> [Questions]
#1 Please transcribe the passage on community ESL programs, beginning at the words "One of the main" and stopping after the words "150 minute slots.".
#2 Pick up the piece on community ESL programs after its last sentence and carry it forward.

> [Document passage]
I’ve been thinking about the changes that have taken place in community ESL programs. I’m trying to work out in my own mind what we’ve gained over the years — and what we’ve lost. This is the second piece in a series. You can read the first here.
One thing that really set Overland apart from other schools was the fact that we had very low turnover — I was the newbie there for my first ten years. Teachers tended to stay because they liked the centre and because they liked teaching.
One of the main attractions was the fact that we were given virtual free rein to design our courses (and I’m sure that there was a bit of a virtuous cycle going on here as well). This might sound like utter negligence on the part of the supervisor, but in fact it worked out really well. There were teachers who used a lot of theatre in their classes, teachers who structured lessons around cooking and shopping for food, and teachers who favoured straight up old school grammar classes. It was a case of something for everyone rather than interchangeable 150 minute slots.
To be honest, I’m not quite sure why it was so successful. Perhaps it was the fact that the program had evolved organically, based on the needs and interests of the parties involved. It was partly that the assessors (remember them?) had a good sense of which students would fit well with which program. Also, well, I could say that JT and KP had a knack for choosing the right teachers for the job, but that wouldn’t be very humble of me.
But then…. funding patterns changed; things got leaner and meaner. One upshot of this was the push for teachers to provide quantifiable and comparable results. That sounds like a really good idea. What if students are just marking time? What if instructors are building curricula solely based on comparative study of their cat photos? Isn’t it a positive development if everyone is learning from the same set of lessons? Surely students need to have a sense of an end goal in their learning.

> [Entries provided]
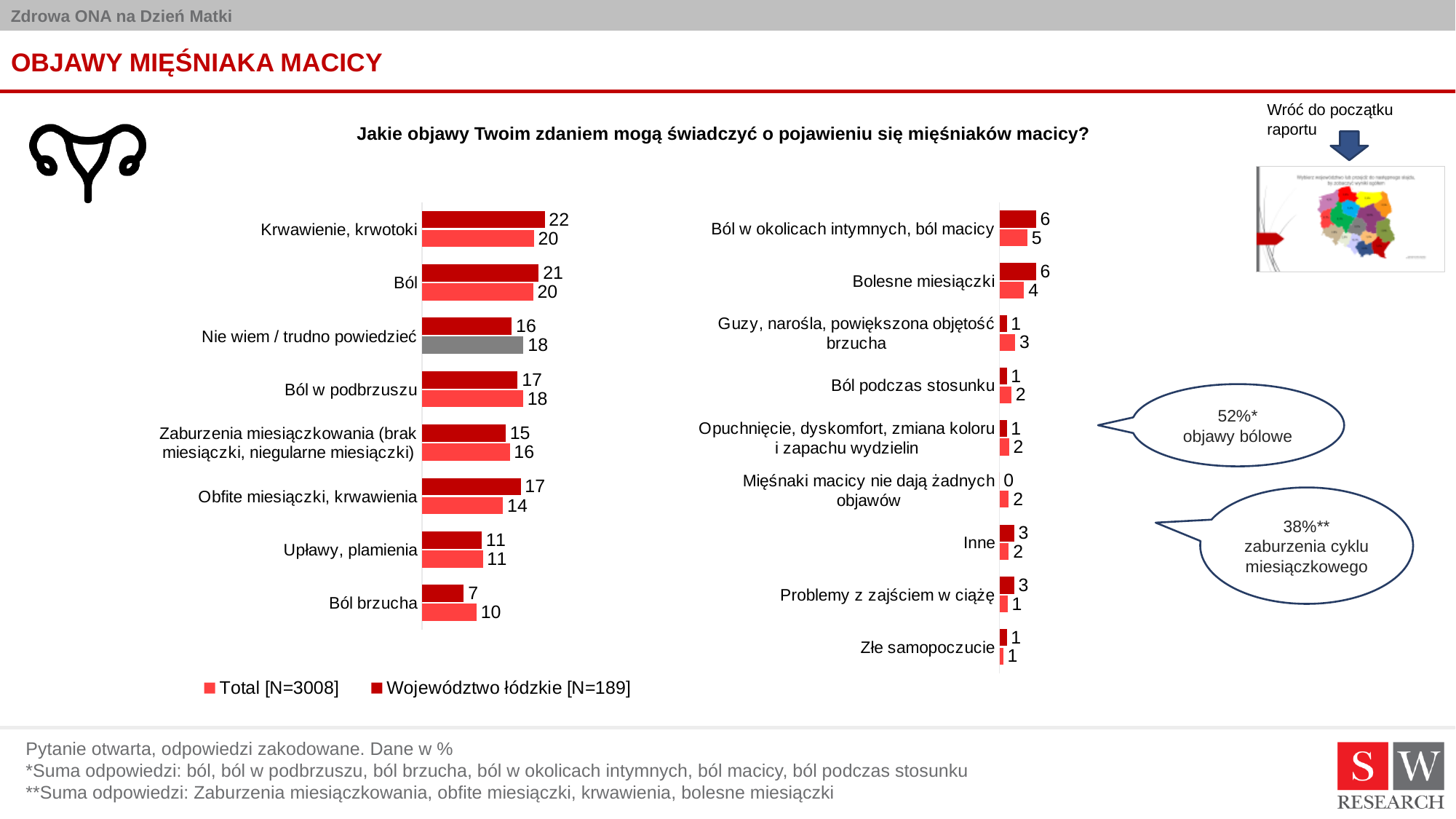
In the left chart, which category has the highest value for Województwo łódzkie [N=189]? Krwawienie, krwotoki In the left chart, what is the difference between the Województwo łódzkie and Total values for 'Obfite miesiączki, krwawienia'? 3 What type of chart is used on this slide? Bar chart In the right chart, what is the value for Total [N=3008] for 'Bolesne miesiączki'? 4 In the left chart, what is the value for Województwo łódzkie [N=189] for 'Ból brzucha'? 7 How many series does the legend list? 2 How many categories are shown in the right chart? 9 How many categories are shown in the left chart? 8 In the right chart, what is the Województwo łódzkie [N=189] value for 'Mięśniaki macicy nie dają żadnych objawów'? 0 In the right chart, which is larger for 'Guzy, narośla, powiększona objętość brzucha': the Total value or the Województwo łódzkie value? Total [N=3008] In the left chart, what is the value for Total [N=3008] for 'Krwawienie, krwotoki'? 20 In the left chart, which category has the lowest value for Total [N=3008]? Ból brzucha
---
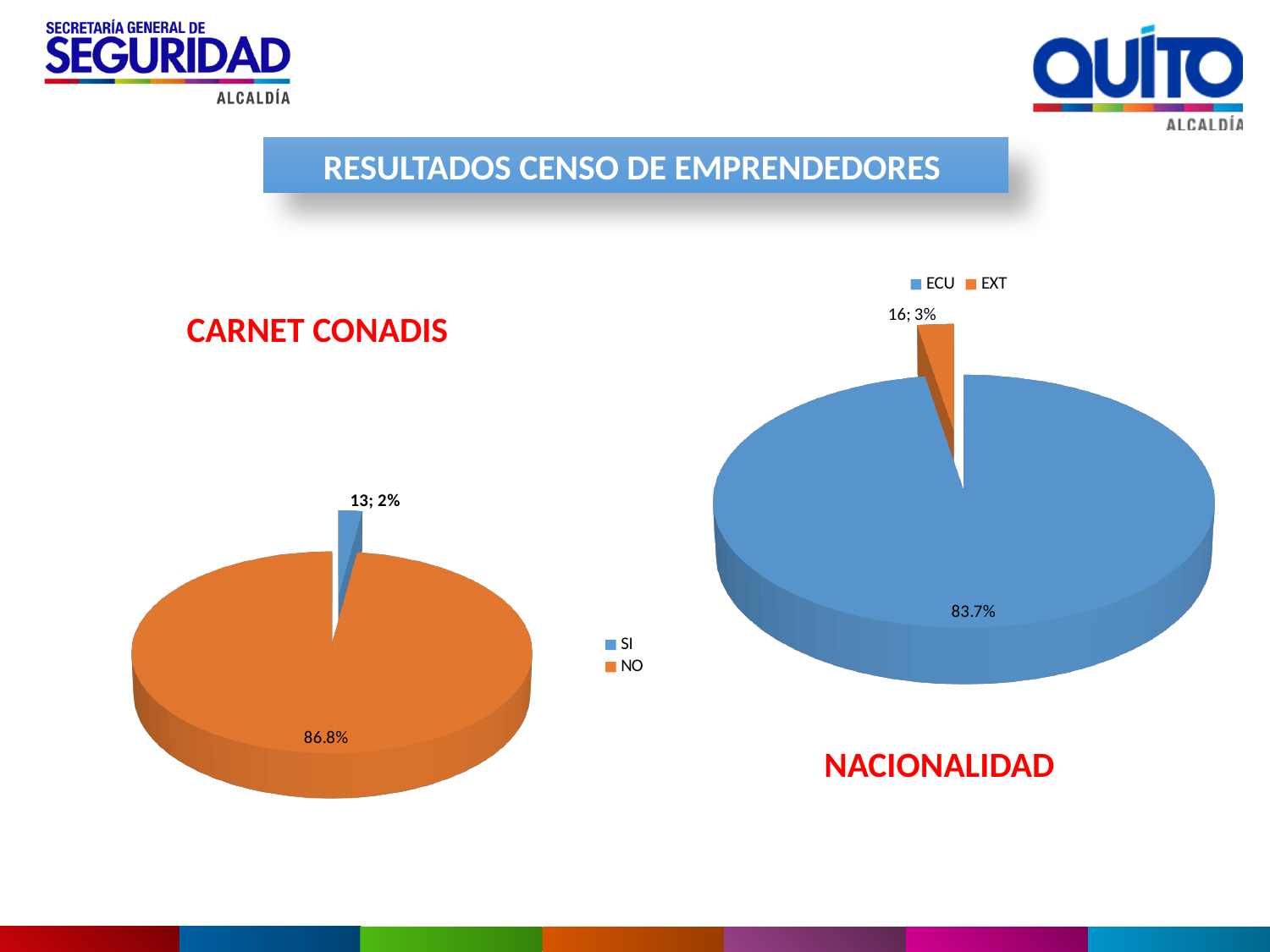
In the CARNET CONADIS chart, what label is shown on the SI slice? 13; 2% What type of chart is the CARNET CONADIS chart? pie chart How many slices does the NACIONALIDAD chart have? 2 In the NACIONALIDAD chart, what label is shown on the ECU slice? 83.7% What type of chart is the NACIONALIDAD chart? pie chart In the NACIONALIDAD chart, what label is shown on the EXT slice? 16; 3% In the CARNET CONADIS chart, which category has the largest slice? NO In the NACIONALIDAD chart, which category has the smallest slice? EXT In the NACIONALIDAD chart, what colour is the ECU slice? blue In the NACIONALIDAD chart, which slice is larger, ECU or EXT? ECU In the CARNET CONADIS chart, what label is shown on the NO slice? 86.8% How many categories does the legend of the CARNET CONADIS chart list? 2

> [Your written answers]
#1
One of the main attractions was the fact that we were given virtual free rein to design our courses (and I’m sure that there was a bit of a virtuous cycle going on here as well). This might sound like utter negligence on the part of the supervisor, but in fact it worked out really well. There were teachers who used a lot of theatre in their classes, teachers who structured lessons around cooking and shopping for food, and teachers who favoured straight up old school grammar classes. It was a case of something for everyone rather than interchangeable 150 minute slots.

#2
Well, yes, but also no. First off, let’s examine the assumptions implicit in the phrase “measurable results.” It seems a little simplistic to draw an equals sign between curriculum and outcome. Teaching and learning and results are not always symmetrical. Teachers come to class with a set of prepared material, but what students receive from them is a completely different story.
So , it’s all very well to have a good hard look at what teachers teach, but how does that relate to what students learn, and to what they do with that learning?
Well in my case, in both academic writing and toefl prep, I taught skills — fairly pragmatic lessons on discrete elements of the test or the essay. This specific material gave students a sense of security: they knew where they were, and they knew that I had the chops to deliver the content. However, what did they actually learn from my class? Bear in mind that they were generally the products of academic meritocracies, often at the top of their professions. (I’ve written before about being the dumbest person in the room.) They were usually multilingual and well versed in academic protocol. If they had wished to learn how to use a mixed conditional or form a topic sentence, they were perfectly capable of sitting down and mastering that themselves. Yet, they came back to class and I do believe they found it useful. What did they actually receive from the lessons?
The comment most often volunteered by students is that I taught them patience and open mindedness. I am touched by this, although perhaps they would not have rated my patience as highly had they been better at reading British body language. Apart from that, what they learned was a lot more about adapting to their new situation than about acquiring language.
I think from TOEFL class they learned to understand their frustration and anger at the test, and to deal with that before they reached the testing centre; they learned that the perfectionist is not always the winner in a time sensitive activity, and that sometimes one has to walk away from a problem.
In writing class they learned that acquiring a new technique does not repudiate one’s previous knowledge, and that sometimes in writing one has to sacrifice beauty for function.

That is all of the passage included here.